C’est quoi ton plan de bataille ?
Le plan de bataille, déjà en soi, c’est d’essayer de survivre en faisant un truc à côté du milieu. Et déjà ça, en soi, c’est déjà une lutte.

C’est le prix de l’indépendance…
Oui, il y a un prix à payer. Après, il ne faut pas halluciner de le payer. Tu sais ce que tu veux, tu sais ce qui est chez toi la valeur supérieure : soit c’est se sentir droit, propre, être capable de continuer à réfléchir, à être en alerte, soit c’est t’en mettre plein les fouilles. Moi j’essaie de vivre du truc et de me sentir intègre. J’essaie de prouver que commercialement c’est possible de faire de la bonne musique sans pour autant courber l’échine.

Comme tu le disais, dans cette scène-là, tu as une place marginale, mais cette marginalité est redoublée par le fait que tu sois une meuf. Et pas une meuf reléguée au second plan. Pour ta part, est-ce que tu en fais quelque chose de cette place de meuf dans le rap ?
Il n’y a rien à en faire. Qu’est-ce que tu veux que je te dise ? Moi, de l’intérieur, je ne peux rien te dire. Tu essaies de faire ce que tu es. Aujourd’hui comme demain, personne ne sait dans le fond ce que c’est qu’être un raclo. Une meuf, tout le monde cherche ! Je ne cherche pas à imposer un truc particulier, à défendre une case particulière. Je suis.
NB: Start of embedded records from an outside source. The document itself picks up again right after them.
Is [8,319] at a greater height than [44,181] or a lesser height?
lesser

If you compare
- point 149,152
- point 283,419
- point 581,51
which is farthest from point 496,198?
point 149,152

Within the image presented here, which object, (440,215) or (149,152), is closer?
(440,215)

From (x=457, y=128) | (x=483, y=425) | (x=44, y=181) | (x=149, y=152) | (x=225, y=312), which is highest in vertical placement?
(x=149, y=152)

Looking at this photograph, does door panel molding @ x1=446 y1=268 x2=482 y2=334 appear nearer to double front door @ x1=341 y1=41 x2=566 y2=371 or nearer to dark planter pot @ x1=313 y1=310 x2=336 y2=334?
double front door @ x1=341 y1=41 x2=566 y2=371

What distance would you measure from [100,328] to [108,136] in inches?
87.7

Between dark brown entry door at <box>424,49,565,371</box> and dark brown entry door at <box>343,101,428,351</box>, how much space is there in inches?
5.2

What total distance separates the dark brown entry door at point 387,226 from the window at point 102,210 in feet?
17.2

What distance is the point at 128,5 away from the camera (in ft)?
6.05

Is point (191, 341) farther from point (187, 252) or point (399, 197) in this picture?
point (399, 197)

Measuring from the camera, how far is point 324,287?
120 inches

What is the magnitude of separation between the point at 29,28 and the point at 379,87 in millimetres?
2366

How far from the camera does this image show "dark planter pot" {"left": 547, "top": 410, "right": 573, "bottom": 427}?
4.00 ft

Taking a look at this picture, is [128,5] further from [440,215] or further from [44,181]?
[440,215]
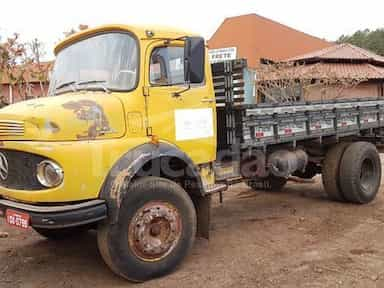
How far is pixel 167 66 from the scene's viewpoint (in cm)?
464

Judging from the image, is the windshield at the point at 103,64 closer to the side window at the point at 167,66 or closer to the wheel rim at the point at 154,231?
the side window at the point at 167,66

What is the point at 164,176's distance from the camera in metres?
4.66

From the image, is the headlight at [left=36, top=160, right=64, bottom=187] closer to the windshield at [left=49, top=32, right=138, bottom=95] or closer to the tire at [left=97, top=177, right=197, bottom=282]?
the tire at [left=97, top=177, right=197, bottom=282]

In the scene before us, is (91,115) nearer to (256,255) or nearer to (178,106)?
(178,106)

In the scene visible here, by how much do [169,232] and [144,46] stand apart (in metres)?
1.84

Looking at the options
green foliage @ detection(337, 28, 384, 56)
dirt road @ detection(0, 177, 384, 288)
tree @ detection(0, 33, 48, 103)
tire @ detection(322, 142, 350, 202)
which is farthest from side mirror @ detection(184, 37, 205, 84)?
green foliage @ detection(337, 28, 384, 56)

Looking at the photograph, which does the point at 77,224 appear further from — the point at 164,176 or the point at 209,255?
the point at 209,255

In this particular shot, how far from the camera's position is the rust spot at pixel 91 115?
156 inches

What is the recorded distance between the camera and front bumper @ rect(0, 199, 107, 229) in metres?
3.70

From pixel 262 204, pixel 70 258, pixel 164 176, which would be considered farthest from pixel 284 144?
pixel 70 258

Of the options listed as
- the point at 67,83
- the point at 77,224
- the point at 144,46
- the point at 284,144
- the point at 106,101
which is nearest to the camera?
the point at 77,224

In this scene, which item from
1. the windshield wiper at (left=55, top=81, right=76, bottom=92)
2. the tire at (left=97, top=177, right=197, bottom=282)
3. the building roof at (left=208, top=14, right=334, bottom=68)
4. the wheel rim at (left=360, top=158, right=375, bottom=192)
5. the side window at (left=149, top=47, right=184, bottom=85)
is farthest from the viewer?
the building roof at (left=208, top=14, right=334, bottom=68)

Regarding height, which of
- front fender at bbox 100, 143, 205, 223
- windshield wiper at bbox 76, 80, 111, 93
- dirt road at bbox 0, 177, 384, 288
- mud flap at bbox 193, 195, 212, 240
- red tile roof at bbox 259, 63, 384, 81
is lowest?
dirt road at bbox 0, 177, 384, 288

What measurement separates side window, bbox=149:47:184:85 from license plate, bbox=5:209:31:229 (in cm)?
174
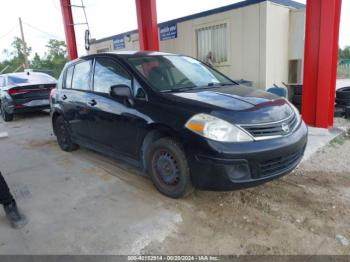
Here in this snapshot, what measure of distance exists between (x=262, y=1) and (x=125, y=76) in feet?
→ 18.2

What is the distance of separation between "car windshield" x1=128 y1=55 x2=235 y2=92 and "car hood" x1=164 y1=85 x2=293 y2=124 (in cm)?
26

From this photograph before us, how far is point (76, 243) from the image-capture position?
95.5 inches

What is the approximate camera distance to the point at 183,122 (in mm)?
2709

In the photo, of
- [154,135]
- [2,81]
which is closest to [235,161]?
[154,135]

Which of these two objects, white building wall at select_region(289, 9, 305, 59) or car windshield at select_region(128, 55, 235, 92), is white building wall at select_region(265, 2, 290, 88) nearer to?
white building wall at select_region(289, 9, 305, 59)

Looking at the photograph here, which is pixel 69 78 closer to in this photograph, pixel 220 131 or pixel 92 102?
pixel 92 102

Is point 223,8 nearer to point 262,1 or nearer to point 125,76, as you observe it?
point 262,1

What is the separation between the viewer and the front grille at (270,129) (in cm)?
255

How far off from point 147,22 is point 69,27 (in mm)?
4781

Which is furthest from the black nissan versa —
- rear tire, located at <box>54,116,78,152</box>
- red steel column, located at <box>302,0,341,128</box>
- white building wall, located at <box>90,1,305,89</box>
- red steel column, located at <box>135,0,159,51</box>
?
white building wall, located at <box>90,1,305,89</box>

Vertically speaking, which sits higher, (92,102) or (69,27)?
(69,27)

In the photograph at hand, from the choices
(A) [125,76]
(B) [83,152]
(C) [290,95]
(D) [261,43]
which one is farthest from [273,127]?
(C) [290,95]

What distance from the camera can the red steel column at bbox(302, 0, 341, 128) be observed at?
481 centimetres

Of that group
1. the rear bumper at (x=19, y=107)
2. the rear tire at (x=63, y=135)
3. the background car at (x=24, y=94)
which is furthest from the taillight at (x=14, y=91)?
the rear tire at (x=63, y=135)
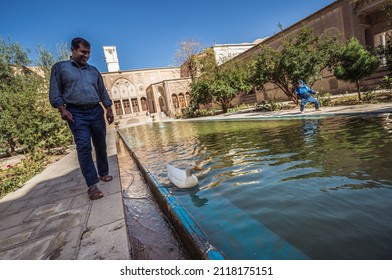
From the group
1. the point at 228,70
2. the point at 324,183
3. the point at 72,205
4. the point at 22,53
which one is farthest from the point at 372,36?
the point at 22,53

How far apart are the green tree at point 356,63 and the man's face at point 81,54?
10.7 meters

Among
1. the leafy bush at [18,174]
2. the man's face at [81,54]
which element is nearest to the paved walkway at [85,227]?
the leafy bush at [18,174]

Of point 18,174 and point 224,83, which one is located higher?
point 224,83

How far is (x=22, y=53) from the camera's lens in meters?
20.5

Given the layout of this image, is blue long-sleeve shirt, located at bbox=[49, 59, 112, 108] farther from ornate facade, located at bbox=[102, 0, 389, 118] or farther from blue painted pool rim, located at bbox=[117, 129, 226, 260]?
ornate facade, located at bbox=[102, 0, 389, 118]

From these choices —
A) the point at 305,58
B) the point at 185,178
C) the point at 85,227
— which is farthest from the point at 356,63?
the point at 85,227

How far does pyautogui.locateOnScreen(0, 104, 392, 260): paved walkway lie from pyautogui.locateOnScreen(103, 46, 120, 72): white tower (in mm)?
47362

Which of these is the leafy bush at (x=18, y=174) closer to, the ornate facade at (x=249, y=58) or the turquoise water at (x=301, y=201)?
the turquoise water at (x=301, y=201)

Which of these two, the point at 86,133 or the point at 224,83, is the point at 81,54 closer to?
the point at 86,133

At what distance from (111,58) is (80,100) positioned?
48.4 metres

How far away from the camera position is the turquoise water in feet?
5.53

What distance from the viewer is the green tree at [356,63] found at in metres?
9.62

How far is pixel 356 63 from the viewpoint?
32.3 ft

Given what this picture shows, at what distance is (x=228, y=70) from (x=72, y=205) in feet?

Il y a des gens qui me suivent, qui y trouvent des choses, chez qui ça fait résonance. Je n’ai rien à dire de particulier. Souvent on me pose la question. J’en ai un peu rien à foutre.

Je me doutais que la question ne t’intéresserait pas trop. Mais j’ai quand même entendu un certain nombre de fois : « Casey, il rappe trop bien ». Comme tu le dis dans Pas à vendre, tous ces gens qui te « demandent si [tu es] un garçon ou une fille »…
Bien sûr, bien sûr, je sais très bien… Je me connais, je sais ce que je dégage, je sais ce que je renvoie. Je sais que quand on me voit on peut se dire « Qu’est-ce que c’est que cet engin ? » Mais ça… Je suis comme ça depuis que je suis gosse, je ne peux pas en dire grand chose. Et puis ce n’est pas plus mal, ça fait le tri. Il y en a qui m’apprécient, il y en a qui ne m’apprécient pas, il y a en qui ne comprennent pas, il y en a chez qui ça violente peut-être quelque chose… Je m’en fous…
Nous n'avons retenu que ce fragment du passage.